WHAT TO WORK ON:
**1)** According to the news release on recovery housing, how many patients did the Johns Hopkins researchers follow after their release from detox?
**2)** Reproduce the stretch of the news release on recovery housing from "To find out" through "had remained abstinent.".
**3)** Carry on the news release on recovery housing from the point where it stops.

SELECTED EXTRACT:
──────────
News Release

Recovery housing and treatment programs reduce relapse among recovering opioid addicts

Peer-Reviewed Publication

Wiley

Opioid-dependent individuals who want to kick the habit typically begin the road to recovery with detoxification. But detox is ineffective as a stand-alone treatment, with relapse rates ranging from 65% to 80% just one month after discharge. New research published online today in the journal Addiction reveals that individuals with substance use disorders may be as much as ten times more likely to stay abstinent when they have access to drug-free recovery housing and day-treatment programs following detox.

Opioid abuse, which includes the use of illegal substances such as heroin and the nonmedical use of prescription painkillers like OxyContin, Percocet, and Vicodin, has reached epidemic levels in the United States. According to a November 2011 press release from the Centers for Disease Control and Prevention (CDC), the death toll in the US from overdoses of prescription painkillers has more than tripled in the past decade, with more than 40 people dying each day. In 2010, 12 million people in the US reported using prescription painkillers for nonmedical use, according to the CDC's National Survey on Drug Use and Health.

To find out if opioid-dependent individuals achieve higher abstinence rates given access to recovery housing and day treatment, researchers from Johns Hopkins University School of Medicine followed 243 patients -- primarily heroin users -- after their release from detox. Eighty-three patients received 12 weeks of rent-free recovery housing and were required to remain drug-free during their residency. Eighty more patients received 12 weeks of recovery housing plus 26 weeks of outpatient treatment, including cognitive behavioral group therapy, recreational activities, vocational assistance, and individual counseling. The final eighty patients received referrals for aftercare treatment at other community programs. The researchers assessed all participants at one, three, and six months after detox to see how many had remained abstinent.
──────────
AVAILABLE DATA:
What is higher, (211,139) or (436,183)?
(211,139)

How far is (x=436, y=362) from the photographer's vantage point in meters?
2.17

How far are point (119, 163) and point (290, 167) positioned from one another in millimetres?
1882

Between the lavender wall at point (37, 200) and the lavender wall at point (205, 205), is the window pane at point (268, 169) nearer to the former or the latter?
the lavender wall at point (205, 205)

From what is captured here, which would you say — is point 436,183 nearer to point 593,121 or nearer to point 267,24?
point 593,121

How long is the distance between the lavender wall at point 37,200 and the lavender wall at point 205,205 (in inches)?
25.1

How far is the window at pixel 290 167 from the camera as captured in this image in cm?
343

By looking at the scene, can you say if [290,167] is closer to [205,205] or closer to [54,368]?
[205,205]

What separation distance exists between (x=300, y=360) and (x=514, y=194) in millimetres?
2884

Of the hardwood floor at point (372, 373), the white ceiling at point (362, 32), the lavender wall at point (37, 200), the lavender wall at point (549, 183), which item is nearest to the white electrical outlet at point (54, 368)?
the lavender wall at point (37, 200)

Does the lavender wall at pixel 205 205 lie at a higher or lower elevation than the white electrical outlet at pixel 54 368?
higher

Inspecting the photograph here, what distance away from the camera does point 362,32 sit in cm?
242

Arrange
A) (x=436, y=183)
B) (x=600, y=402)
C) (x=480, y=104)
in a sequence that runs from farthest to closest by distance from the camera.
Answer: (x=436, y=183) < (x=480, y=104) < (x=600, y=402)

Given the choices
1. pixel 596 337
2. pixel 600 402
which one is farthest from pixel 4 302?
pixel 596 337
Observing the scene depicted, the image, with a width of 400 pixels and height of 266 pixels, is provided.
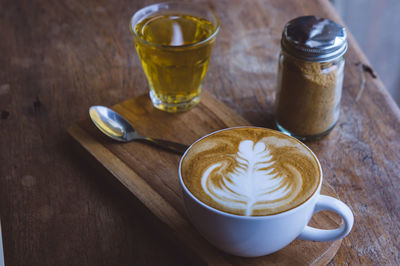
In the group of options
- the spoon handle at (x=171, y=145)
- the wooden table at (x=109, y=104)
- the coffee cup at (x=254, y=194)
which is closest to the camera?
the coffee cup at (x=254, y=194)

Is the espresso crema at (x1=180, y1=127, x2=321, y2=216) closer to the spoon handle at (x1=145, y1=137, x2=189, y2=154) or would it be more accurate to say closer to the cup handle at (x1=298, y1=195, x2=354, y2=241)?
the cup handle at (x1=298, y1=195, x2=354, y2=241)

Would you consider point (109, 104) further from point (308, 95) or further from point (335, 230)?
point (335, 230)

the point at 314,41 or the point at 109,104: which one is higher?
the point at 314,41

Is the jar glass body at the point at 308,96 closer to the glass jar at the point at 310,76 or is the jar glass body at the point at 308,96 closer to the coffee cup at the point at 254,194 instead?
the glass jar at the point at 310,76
──────────
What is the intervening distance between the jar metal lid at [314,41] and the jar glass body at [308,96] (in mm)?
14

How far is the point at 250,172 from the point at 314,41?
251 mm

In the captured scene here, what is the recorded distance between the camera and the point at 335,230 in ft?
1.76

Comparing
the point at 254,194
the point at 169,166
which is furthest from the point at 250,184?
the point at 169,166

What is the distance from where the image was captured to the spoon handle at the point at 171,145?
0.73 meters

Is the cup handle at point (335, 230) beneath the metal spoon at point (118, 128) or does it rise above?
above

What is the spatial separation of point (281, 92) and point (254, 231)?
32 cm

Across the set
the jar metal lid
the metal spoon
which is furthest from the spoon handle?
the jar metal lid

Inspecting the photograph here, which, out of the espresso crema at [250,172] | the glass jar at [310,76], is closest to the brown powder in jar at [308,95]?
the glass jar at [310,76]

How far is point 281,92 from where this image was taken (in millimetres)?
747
──────────
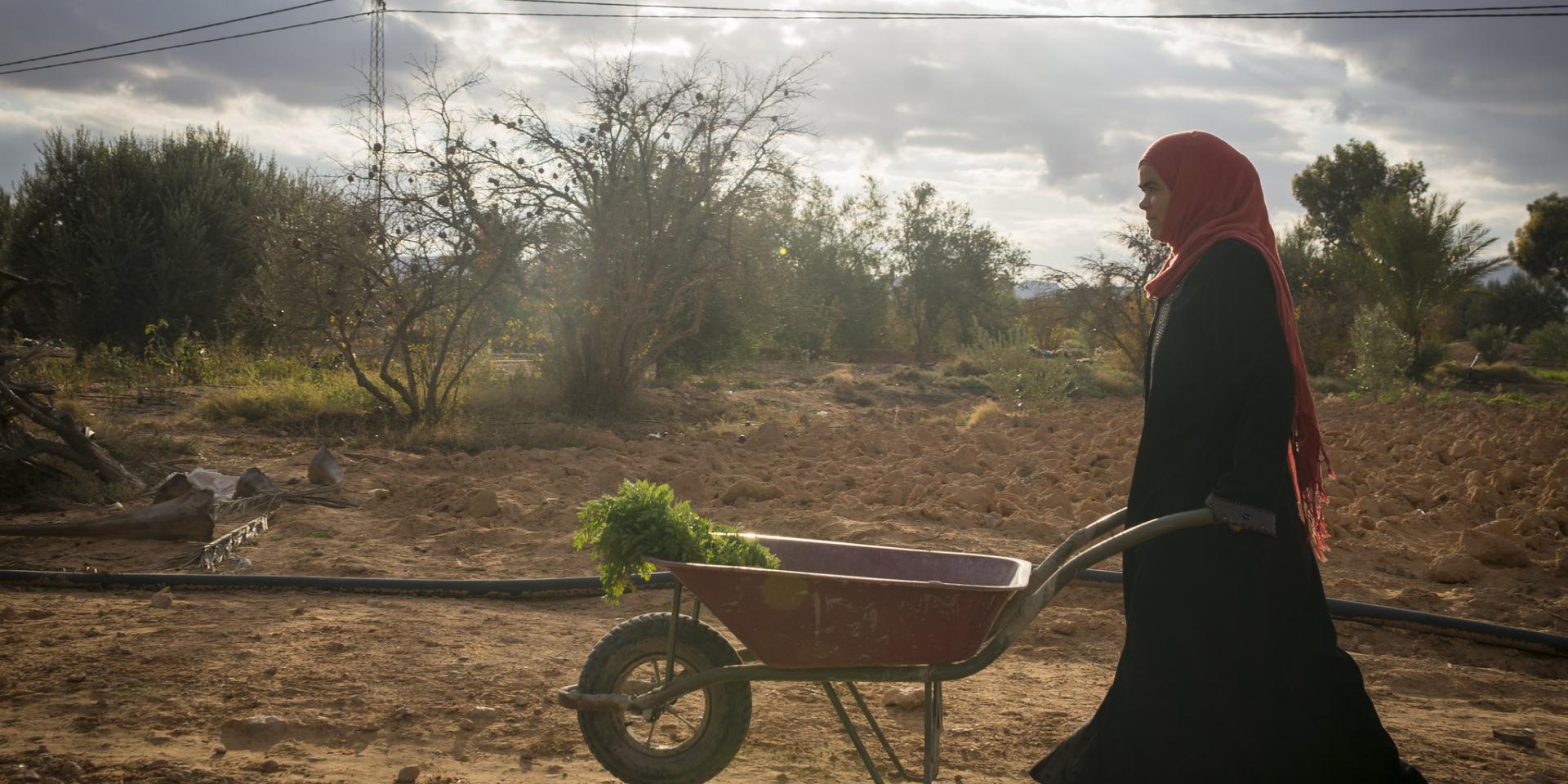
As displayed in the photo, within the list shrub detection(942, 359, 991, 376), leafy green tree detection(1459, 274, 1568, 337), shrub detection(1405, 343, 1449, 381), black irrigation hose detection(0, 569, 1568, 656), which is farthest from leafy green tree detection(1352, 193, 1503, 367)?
──────────
TASK-BY-TASK RESULTS:
**1)** 243 patients, primarily heroin users.

**2)**
To find out if opioid-dependent individuals achieve higher abstinence rates given access to recovery housing and day treatment, researchers from Johns Hopkins University School of Medicine followed 243 patients -- primarily heroin users -- after their release from detox. Eighty-three patients received 12 weeks of rent-free recovery housing and were required to remain drug-free during their residency. Eighty more patients received 12 weeks of recovery housing plus 26 weeks of outpatient treatment, including cognitive behavioral group therapy, recreational activities, vocational assistance, and individual counseling. The final eighty patients received referrals for aftercare treatment at other community programs. The researchers assessed all participants at one, three, and six months after detox to see how many had remained abstinent.

**3)**
The overall abstinence rate for participants given no housing or treatment was a disappointing 13%, but patients who received housing showed a 37% abstinence rate, and among the group that received housing plus day treatment, 50% were abstinent. At each of the three assessment points, participants receiving housing plus treatment were twice as likely to remain abstinent than those receiving housing only, and ten times more likely to remain abstinent than those receiving no housing or treatment at all.

In general, the best outcomes came from participants who stayed in recovery housing the longest, and access to day treatment tended to promote longer residencies: an average of 49.5 days versus 32.2 days for housing residents who received no day treatment.

Says lead researcher Michelle Tuten: "It's no surprise that opioid-dependent individuals stay off drugs longer when they live in a structured, drug-free environment after finishing detox. Drug-dependent individuals frequently report housing as their most pressing need. If we want to help people stay off heroin and stop abusing prescription painkillers, we need to do more than help them initiate abstinence; we need to help them maintain abstinence and build a drug-free life style as well. Improved access to drug-free recovery housing and day-treatment programs would clearly move us closer to that goal."